Zu ihr gehören Lisa Trebs und Vanessa Beyer, die in Sachsen aufgewachsen und erst durch Aufenthalte und Erfahrungen außerhalb Ostdeutschlands auf ihre Ostherkunft aufmerksam geworden sind. An ihrem gemeinsamen Projekt »(K)Einheit« arbeiten »zurzeit alle noch ehrenamtlich, eine Vereinsgründung ist geplant«, so sagt Beyer im Gespräch mit dem kreuzer. Entstanden ist dabei nun eine fünfteilige Seriendokumentation namens »(K)Einheit – Wie die Gen Z über den Osten denkt«, die Menschen zwischen 18 und 25 Jahren aus und in Chemnitz in den Mittelpunkt stellt und sie unkommentiert zu Wort kommen lässt. Trebs und Beyer haben sich bewusst für das Medium Film entschieden, denn »wir wollen Gesichter zeigen«, wie erklärt Beyer erklärt.

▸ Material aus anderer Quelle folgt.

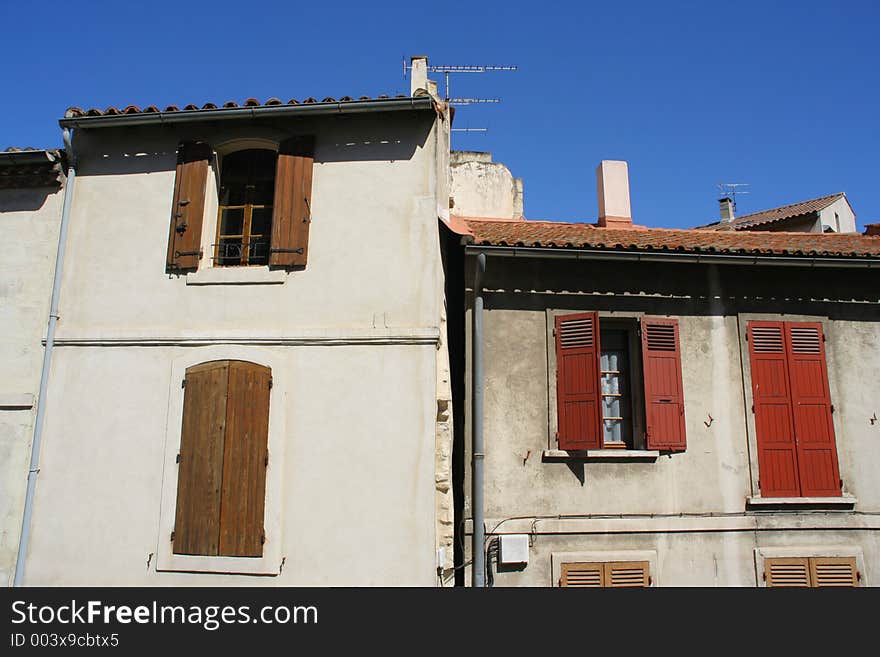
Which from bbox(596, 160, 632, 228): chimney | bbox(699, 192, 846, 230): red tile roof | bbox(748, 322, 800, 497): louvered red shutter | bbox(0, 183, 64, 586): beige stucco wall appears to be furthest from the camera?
bbox(699, 192, 846, 230): red tile roof

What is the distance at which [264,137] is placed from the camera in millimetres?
8203

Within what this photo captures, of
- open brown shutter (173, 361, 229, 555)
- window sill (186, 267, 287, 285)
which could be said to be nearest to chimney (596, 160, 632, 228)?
window sill (186, 267, 287, 285)

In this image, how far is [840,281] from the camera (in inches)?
352

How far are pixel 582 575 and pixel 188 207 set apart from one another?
6252mm

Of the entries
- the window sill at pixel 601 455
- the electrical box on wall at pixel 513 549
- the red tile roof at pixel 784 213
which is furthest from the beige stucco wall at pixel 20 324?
the red tile roof at pixel 784 213

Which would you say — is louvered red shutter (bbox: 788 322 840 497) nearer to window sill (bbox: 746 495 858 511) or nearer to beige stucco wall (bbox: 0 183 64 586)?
window sill (bbox: 746 495 858 511)

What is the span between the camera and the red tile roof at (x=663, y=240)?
8348 millimetres

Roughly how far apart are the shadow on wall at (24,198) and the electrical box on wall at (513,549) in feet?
22.3

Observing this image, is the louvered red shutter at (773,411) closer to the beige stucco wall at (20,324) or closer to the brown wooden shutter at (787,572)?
the brown wooden shutter at (787,572)

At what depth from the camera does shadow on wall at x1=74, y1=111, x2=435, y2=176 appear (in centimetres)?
817

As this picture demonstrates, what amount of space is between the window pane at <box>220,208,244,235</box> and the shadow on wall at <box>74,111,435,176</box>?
0.83 m

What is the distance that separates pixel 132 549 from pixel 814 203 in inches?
700
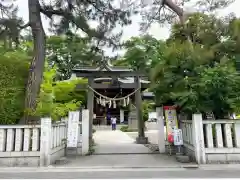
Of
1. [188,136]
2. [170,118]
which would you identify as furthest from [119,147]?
[188,136]

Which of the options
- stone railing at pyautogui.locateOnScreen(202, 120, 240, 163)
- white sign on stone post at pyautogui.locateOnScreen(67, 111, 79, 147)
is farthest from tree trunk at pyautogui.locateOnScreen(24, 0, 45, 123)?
stone railing at pyautogui.locateOnScreen(202, 120, 240, 163)

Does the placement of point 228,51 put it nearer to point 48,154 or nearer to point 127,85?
point 127,85

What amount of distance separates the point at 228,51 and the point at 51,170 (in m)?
7.61

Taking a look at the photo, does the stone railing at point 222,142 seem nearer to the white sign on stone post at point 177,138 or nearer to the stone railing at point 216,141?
the stone railing at point 216,141

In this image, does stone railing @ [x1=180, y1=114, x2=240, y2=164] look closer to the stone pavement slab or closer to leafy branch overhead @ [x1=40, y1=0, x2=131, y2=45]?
the stone pavement slab

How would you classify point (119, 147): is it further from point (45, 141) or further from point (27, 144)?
point (27, 144)

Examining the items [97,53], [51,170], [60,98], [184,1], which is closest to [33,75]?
[97,53]

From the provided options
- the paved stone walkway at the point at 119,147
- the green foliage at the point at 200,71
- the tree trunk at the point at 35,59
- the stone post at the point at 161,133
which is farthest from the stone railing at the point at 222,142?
the tree trunk at the point at 35,59

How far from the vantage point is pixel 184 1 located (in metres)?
10.3

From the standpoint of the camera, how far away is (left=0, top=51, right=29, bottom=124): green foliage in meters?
8.32

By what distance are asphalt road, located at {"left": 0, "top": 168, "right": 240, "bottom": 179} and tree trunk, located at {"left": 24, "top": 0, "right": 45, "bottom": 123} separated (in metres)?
2.34

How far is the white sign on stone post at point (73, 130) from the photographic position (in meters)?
9.66

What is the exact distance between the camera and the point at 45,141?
305 inches

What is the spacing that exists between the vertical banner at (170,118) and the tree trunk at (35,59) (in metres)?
5.20
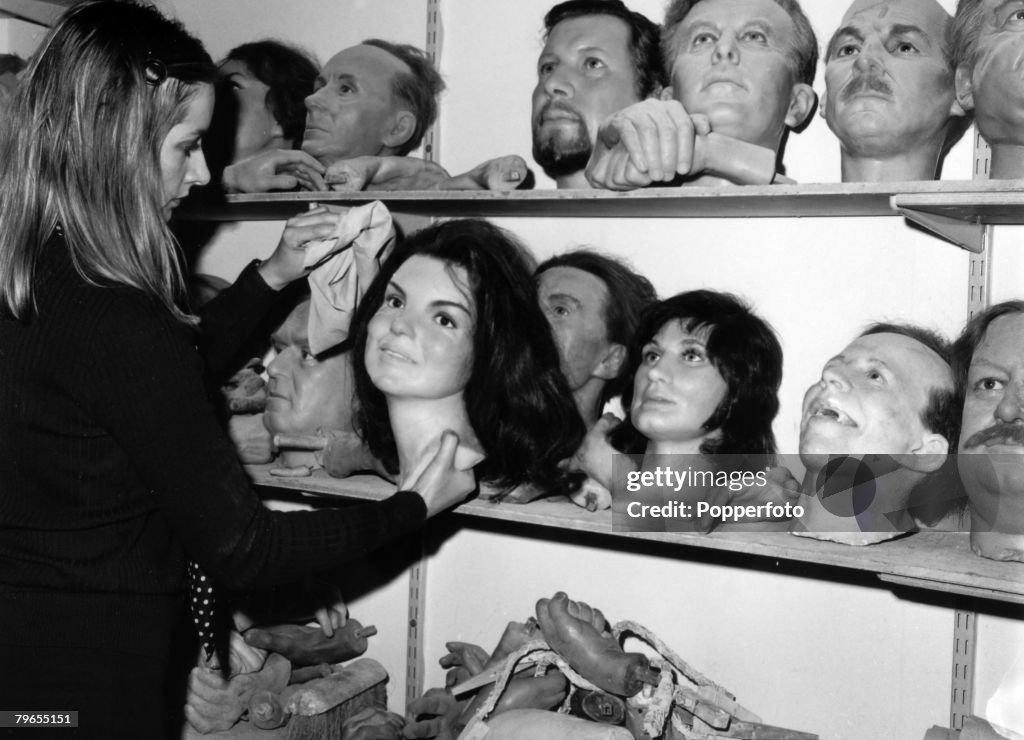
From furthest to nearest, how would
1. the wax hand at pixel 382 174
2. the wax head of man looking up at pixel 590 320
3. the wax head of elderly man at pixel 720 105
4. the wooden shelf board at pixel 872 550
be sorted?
1. the wax hand at pixel 382 174
2. the wax head of man looking up at pixel 590 320
3. the wax head of elderly man at pixel 720 105
4. the wooden shelf board at pixel 872 550

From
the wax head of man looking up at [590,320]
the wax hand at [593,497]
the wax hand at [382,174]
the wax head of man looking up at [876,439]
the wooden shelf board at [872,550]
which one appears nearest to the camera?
the wooden shelf board at [872,550]

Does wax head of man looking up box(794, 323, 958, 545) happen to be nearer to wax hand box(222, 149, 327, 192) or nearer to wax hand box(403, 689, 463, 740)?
wax hand box(403, 689, 463, 740)

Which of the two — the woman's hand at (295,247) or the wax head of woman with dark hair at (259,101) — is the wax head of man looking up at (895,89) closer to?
the woman's hand at (295,247)

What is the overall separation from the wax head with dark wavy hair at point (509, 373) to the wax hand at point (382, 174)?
0.21 m

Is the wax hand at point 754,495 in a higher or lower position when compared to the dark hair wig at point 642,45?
lower

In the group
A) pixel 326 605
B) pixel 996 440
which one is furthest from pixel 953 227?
pixel 326 605

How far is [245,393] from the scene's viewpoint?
2047mm

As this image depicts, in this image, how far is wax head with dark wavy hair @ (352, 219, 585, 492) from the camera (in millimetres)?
1727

Jedem der fünf Teile ist ein Thema überschrieben, wie »Aufwachsen in den 2000ern: Ostdeutsche Sozialisation« oder »Erinnerungskultur: Erzählungen zwischen DDR und Wende«. Eine Motivation für das Projekt sei laut Beyer gewesen, dass sie sich »nicht repräsentiert gefühlt hätten«. Der erste Film der Reihe ist nicht nur von und mit Protagonistinnen und Protagonisten der Gen Z umgesetzt worden, sondern offenbar auch hauptsächlich für diese gemacht: Ohne Exposition geht es direkt in das erste Interview, die Schnittfrequenz wirkt Social-Media-kompatibel, Redebeitrag folgt auf Redebeitrag, dazu werden hier und da recht kurz Infoboxen zu relevanten Schlagwörtern eingeblendet, während allerdings das Interview und damit das gesprochene Wort weiterläuft. Nach einer Weile der Gewöhnung jedoch entwickeln das Tempo und die Dichte durchaus einen Sog, die Interviewten werden vertrauter und die gelegentlich eingestreuten Stadtansichten zeigen bekannte und unbekanntere Orte in Chemnitz. In den Filminterviews wird der von Beyer auch dem kreuzer gegenüber erwähnte »Wunsch nach Austausch und Begegnungsräumen« deutlich, wie auch der innere und äußere Konflikt zwischen Engagement vor Ort und einer möglichen Zukunft woanders. Sammy Geyer, ein Protagonist des Films und Co-Sprecher der Grünen Jugend in Chemnitz, erzählt sehr persönlich und eindrücklich von seinen Erfahrungen, in Chemnitz immer wieder verbal bedroht zu werden und online Morddrohungen zu erhalten. Er mahnt, dass »die Jugend von der Politik oft vernachlässigt wird und Menschen sich alleingelassen fühlen«.«
Im zweiten – zwölfminütigen – Film werden versöhnlichere Töne angeschlagen: Die Interviewten erzählen von Potenzial, Platz, Raum, guten Perspektiven und günstigen Mieten und ja, auch von Heimat und der bewussten Entscheidung für Chemnitz und gegen das Wegziehen. Zudem äußern sie bodenständige Wünsche für die Entwicklung der Stadt, sie setzen viel Hoffnung in das Kulturhauptstadtjahr 2025. Auf die Frage, warum es keine rechten Stimmen in der Doku gibt, antwortet Beyer: »Wir haben uns bewusst dagegen entschieden, da diese bereits genug Medienpräsenz erhalten.«
Im Rahmen von Filmgesprächen werden die Serienteile gezeigt: Mit geladenen Gästen und dem Publikum können die aufgekommenen Themen besprochen werden. Die Geschichten der Interviewten geben Anlass zum Austausch von Erfahrungen und regen Fragen an. Auch die Konzentration auf jeweils ein übergeordnetes Thema ist geschickt gewählt: So kann die Diskussion im Rahmen gehalten und potenzielle rhetorische Abschweifungen können mit Verweis auf eben das Thema unkompliziert eingefangen werden. Abschließend äußert Beyer gegenüber dem kreuzer, dass sie sich »eine größere Bühne für Ostvielfalt und das Erreichen politischer Entscheidungsträger:innen« wünsche.